▶ What to do:
• 1. According to the passage about Keizer pioneers, in what year did Vern Casterline open Keizer's first doctor's office?
• 2. Write what comes next in the passage about Keizer pioneers, picking up after its final sentence.

▶ Text passage:
Dr. Vern Casterline

Vern Casterline wasn’t striving to become a centenarian, but as he was about to pass the 100-year mile post, in 2017, Keizertimes asked him what the secret is to longevity. 

“Pick good ancestors,” he quipped.

Casterline, who passed Oct. 16, was one of three Keizer pioneers to pass in the past two weeks. Ray Boucher, who founded Boucher Jewelers on River Road North, passed away Oct. 12. Louise Boucher, Ray’s wife, passed away Oct. 21. 

Keizertimes spoke to Ray and Louise in 2013 as Boucher Jewelers marked its 60th anniversary. 

“At the time, nothing was out here,” Ray said. “There were just some orchards and a service station on the corner. We had no inventory. I did clock and watch repair. I was doing it for what few customers we had, plus for other stores. That kept us going the first few years.”

Times were so tight, that even paying for medicine for their three sons, Ron, Jeff and Steve, threatened to put the kibosh on the jewelry business. 

They tried many things to keep the business afloat, including a free beef giveaway that became a Keizer tradition for a while. Louise was still tickled that it took off. 

“It was kind of corny at first,” she said.

Ray and Louise Boucher (Photo courtesy Boucher family)

Three years prior to the Bouchers opening their jewelry store, in 1950, Vern opened Keizer’s first doctor’s office. He borrowed heavily to purchase the equipment he needed, but the dearth of medical practitioners in the area helped him pay it all off within a year. 

Casterline was on hand for the birth of generations of Keizer families and became the first team doctor for the McNary High School Celtics.

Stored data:
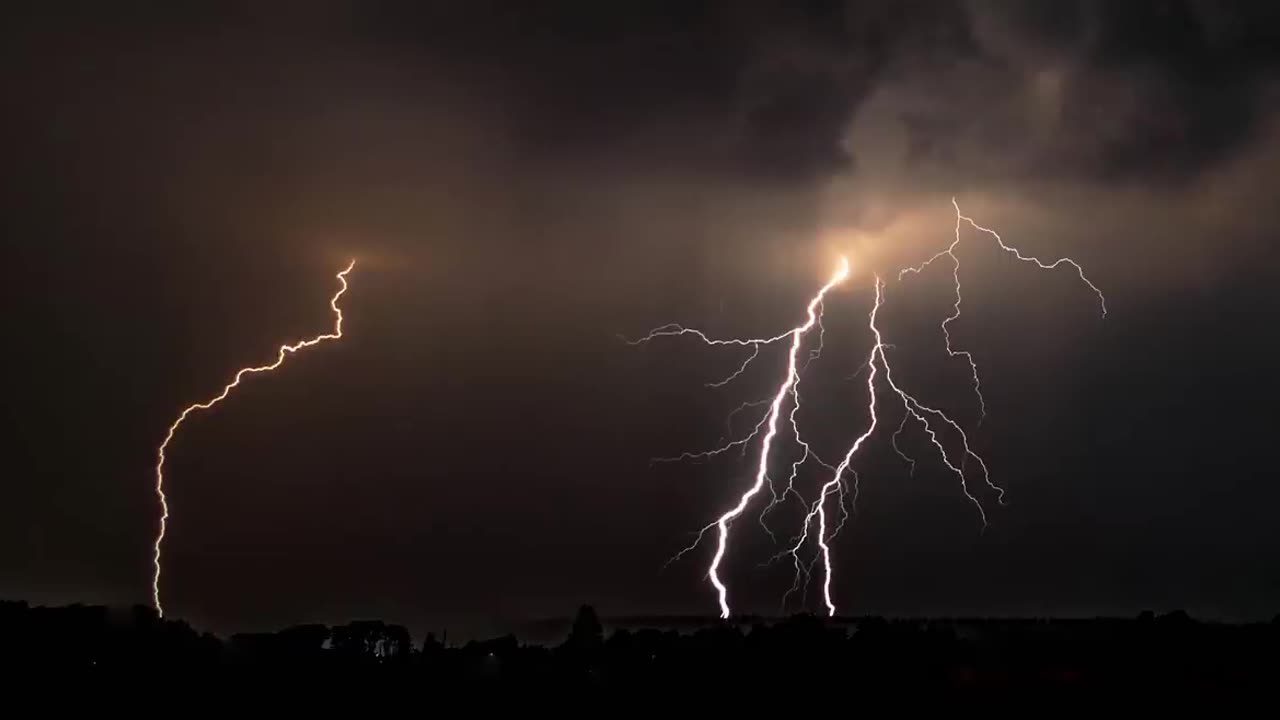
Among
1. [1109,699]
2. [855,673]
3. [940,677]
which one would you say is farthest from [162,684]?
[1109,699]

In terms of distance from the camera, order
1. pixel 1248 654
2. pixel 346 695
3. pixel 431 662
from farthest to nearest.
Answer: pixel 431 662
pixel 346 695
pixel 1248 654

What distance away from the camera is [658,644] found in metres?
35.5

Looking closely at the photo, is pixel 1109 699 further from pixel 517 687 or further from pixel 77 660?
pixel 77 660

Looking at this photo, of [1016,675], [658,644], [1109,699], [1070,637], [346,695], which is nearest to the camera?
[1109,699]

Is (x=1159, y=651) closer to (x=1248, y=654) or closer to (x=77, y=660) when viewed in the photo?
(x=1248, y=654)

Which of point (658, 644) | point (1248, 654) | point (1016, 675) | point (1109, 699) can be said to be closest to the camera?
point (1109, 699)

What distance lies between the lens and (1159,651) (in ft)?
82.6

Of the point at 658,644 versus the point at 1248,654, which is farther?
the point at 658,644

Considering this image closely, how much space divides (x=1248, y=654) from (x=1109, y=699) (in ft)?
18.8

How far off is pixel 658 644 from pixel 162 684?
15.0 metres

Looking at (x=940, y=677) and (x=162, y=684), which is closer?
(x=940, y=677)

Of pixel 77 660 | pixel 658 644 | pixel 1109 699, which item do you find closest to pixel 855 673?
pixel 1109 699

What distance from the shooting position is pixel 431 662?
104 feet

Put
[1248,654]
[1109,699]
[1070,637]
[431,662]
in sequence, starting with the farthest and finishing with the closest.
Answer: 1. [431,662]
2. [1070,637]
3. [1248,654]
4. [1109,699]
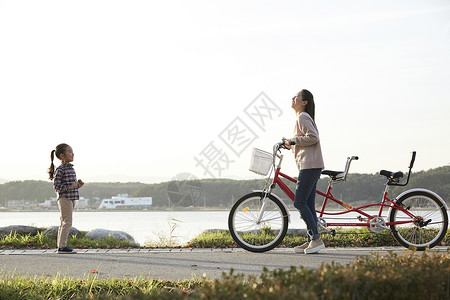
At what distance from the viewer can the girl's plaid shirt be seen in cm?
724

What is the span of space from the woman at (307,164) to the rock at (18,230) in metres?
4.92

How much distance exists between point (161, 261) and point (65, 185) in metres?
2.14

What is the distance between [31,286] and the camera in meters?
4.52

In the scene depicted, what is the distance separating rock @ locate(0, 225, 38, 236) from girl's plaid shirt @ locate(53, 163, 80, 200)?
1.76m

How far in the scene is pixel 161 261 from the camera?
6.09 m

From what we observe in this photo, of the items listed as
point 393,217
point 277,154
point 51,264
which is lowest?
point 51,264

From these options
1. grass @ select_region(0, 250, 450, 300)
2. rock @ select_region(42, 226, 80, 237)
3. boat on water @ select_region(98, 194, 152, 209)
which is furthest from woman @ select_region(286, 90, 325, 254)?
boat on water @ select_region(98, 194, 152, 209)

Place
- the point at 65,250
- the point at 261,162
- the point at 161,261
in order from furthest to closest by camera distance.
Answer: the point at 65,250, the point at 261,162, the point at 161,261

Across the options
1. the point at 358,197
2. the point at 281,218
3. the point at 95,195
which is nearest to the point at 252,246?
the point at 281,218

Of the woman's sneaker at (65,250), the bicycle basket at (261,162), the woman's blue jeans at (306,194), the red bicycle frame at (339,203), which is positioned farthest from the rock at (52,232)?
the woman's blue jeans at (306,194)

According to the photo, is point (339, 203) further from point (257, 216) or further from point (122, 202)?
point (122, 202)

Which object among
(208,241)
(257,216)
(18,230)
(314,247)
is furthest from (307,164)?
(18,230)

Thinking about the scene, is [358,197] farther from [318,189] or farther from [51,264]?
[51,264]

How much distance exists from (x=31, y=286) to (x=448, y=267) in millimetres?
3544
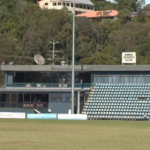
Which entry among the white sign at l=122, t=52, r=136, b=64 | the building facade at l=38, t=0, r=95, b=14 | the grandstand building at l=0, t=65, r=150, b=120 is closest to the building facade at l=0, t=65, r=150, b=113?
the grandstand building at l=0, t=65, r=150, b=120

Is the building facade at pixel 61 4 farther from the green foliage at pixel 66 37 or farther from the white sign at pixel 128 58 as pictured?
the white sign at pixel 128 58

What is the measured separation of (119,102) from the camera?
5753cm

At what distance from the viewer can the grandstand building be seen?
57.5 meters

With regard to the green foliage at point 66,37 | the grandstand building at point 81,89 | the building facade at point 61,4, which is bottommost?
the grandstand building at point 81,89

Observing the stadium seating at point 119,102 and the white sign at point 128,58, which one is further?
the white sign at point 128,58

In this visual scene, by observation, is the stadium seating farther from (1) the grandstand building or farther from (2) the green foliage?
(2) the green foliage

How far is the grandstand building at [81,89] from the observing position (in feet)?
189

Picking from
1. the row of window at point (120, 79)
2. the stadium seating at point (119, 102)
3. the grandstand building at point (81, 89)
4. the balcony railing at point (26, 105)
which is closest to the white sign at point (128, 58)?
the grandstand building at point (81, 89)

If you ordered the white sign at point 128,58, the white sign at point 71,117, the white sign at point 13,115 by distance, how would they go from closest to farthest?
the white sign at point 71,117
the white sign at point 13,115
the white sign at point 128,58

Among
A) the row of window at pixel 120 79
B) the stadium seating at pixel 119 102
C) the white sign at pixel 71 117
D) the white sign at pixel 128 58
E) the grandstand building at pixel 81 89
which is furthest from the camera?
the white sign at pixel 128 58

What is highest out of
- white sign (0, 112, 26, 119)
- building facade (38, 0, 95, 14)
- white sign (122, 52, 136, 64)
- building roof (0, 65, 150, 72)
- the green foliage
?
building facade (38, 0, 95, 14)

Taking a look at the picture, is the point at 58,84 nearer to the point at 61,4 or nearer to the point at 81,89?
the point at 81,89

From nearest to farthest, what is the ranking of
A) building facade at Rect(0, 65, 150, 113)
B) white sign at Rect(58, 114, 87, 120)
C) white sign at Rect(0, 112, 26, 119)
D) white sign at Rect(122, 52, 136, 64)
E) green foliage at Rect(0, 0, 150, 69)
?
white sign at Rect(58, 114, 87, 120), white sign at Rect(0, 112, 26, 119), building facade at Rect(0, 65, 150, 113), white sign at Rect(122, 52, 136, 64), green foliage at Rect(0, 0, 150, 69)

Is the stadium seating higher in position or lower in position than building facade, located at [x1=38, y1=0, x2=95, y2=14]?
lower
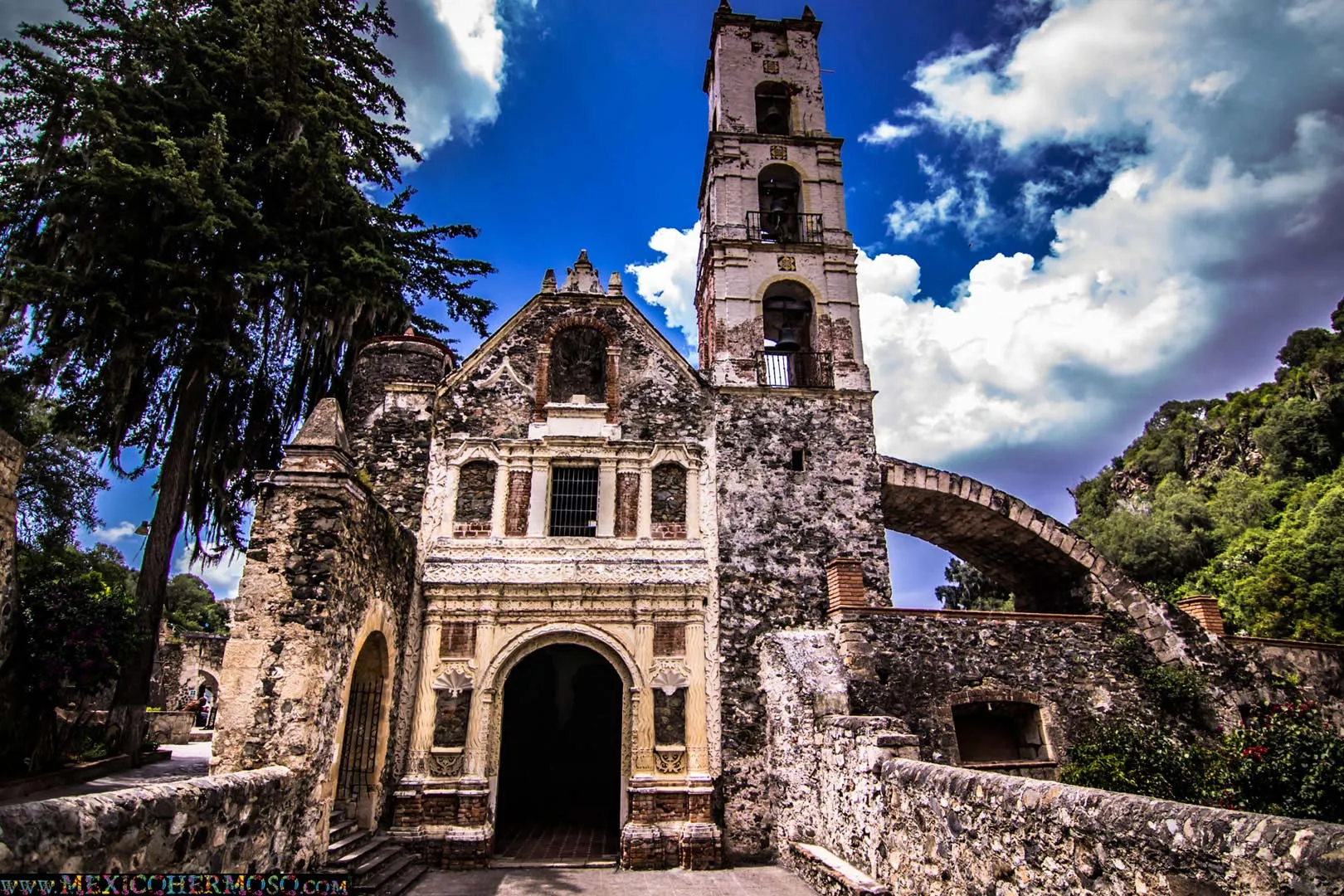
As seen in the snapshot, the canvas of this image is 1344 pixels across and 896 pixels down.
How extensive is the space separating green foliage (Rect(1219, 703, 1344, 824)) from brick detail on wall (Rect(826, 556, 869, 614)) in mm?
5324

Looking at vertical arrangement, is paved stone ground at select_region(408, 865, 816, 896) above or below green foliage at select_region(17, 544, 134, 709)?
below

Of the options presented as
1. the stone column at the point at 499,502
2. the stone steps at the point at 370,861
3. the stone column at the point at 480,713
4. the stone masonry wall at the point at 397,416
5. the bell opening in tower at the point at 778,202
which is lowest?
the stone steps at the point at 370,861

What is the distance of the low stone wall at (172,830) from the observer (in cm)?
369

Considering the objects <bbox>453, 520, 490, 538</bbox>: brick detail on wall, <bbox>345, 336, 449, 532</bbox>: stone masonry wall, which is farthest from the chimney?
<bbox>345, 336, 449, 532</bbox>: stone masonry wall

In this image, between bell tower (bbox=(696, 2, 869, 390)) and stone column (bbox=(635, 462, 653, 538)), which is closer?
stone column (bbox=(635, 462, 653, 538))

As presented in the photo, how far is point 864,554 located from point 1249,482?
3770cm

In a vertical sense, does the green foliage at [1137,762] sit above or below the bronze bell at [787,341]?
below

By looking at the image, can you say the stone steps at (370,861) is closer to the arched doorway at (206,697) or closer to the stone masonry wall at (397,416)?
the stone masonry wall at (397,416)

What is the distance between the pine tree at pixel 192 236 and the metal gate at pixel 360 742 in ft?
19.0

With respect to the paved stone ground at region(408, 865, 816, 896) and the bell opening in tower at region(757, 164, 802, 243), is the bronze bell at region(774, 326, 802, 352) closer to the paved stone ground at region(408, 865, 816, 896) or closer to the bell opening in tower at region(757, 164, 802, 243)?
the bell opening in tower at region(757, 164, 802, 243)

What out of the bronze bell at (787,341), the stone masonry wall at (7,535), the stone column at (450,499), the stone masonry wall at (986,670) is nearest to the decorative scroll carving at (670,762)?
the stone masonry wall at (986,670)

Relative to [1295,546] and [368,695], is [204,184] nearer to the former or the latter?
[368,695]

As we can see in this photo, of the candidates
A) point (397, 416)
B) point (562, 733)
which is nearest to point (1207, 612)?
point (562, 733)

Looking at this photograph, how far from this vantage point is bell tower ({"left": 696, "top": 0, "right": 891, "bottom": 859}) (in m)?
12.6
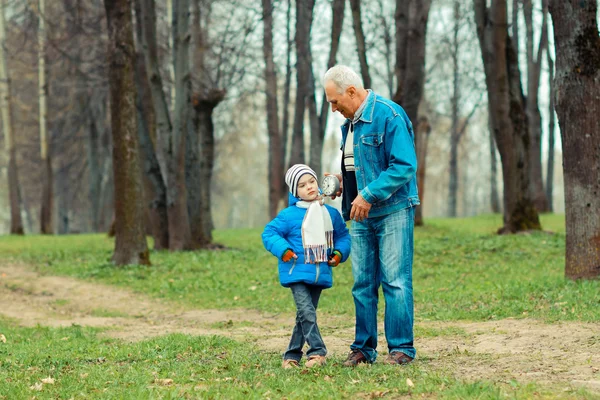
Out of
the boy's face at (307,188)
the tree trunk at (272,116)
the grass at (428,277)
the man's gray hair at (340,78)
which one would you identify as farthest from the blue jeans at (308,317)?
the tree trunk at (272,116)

▶ Numbered answers:
• 1. 1950

• 2.
“Dr. Casterline delivered me as well as two of my children. He was a kind man and a wonderful doctor,” said Mary Brenneman.

Both Vern and Ray were founding members of the Keizer Merchants Association and active members of the Rotary Club of Keizer. A space where their work was felt for another generation. 

“Ray was so welcoming to me at the Keizer Rotary in 1986 when I was an exchange student,” said Cathy Walker Kerr. 

Casterline retired in 1986, the Bouchers followed in1991 after selling the business to Jeff and Steve. 

“All [three] had hearts of gold and generous spirits. I have fond memories of all,” said Virginia Crim Denison. 

Before Keizertimes ended its last interview with Dr. Casterline, we asked him if he had any advice those younger than him – even if we don’t live to 100. 

“If you want something, go for it. Don’t give up on the first try. If you want it and you’re qualified for it, work for it,” he said. “Being around hospitals was something that got into my blood. I liked those surroundings. When I wanted [a] job as an orderly, I just kept asking.”